Thank you very much. You guys are awesome. I didn't do any glue ups last night. I'll try to find the hide glue today. As for the veneer saw, I never heard of such a thing. I'm pretty sure I'll be looking for one. I wasted a few pieces last night and although it was just a couple of tiny pieces, it was more about the wasted time.

I am so slow at this. I got a couple of gaps that I'm going to live with this time. I have so much cutting to do on this project that I think I'll be much better at it by the time I'm finished. It would be easier to start and finish a new one than to correct every sliver of my first attempts.

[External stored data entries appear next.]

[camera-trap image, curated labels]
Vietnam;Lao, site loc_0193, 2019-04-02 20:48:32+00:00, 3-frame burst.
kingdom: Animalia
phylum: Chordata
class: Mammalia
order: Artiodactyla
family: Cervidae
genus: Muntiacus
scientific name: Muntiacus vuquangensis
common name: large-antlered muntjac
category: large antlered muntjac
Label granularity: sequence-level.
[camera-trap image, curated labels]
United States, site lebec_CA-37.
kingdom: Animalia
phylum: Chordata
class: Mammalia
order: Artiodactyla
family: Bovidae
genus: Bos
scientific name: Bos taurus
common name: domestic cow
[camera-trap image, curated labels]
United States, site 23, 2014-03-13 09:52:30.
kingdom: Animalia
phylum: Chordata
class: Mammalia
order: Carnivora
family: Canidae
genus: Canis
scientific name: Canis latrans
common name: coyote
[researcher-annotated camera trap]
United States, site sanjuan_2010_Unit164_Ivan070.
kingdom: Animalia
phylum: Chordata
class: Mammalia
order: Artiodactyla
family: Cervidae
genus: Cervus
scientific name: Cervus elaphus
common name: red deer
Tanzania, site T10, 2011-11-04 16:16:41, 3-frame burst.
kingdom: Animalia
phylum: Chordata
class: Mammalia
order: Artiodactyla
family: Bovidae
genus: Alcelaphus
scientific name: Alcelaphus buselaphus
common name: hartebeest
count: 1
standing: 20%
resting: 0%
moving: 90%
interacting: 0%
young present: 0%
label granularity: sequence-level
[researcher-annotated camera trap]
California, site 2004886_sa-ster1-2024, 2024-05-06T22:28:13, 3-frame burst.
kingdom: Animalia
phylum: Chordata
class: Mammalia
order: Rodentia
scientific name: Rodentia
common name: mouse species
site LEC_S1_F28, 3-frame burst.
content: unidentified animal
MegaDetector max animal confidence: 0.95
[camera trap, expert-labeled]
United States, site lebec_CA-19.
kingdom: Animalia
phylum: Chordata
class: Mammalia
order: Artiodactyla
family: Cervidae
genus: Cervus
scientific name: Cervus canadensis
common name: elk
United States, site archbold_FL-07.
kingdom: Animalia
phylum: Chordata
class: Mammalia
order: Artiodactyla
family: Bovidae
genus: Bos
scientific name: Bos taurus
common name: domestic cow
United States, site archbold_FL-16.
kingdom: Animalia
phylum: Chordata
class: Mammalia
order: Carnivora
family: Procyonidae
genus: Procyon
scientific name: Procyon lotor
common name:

Last thing, I can't sit and watch tv. I have to be doing something. Marquetry allows me to be with the family while doing something that can be beautiful.

Paul - thank you for my initial exposure.


----------



## shipwright (Sep 27, 2010)

This is the one I have. http://www.leevalley.com/en/wood/Search.aspx?action=n
It's not the best veneer saw but it gets the job done until I can find an old French one.
Sounds like you are working with a knife, not something I've done much of but check out Dennis Zongker's blog here

Good luck.


----------



## MarkTheFiddler (May 29, 2012)

Thank you Paul. I wondered what kind of saw could possibly do the job. 50 TPI oughtt to do it. Wow is that ever fine.

I really appreciate the links. There won't be any beautiful close up of my first marquetry projects. I'll make sure the images have low resolution so folk can't zoom in. I still like the way it's turning out.


----------



## shipwright (Sep 27, 2010)

Gotta start somewhere Mark.


----------



## stefang (Apr 9, 2009)

Hi Mark. I understand that Europeans use mainly knives for their marquetry because their standard veneers are thinner and easier to cut with a knife, while the American standard has been thicker veneers, making it more comfortable to use saws. I'm not sure this is still the case, but that's how the difference started. Of course the French have been using saws for a long time, but I think this is mainly due to them sawing several layers at once in packets on the Chevalet.


----------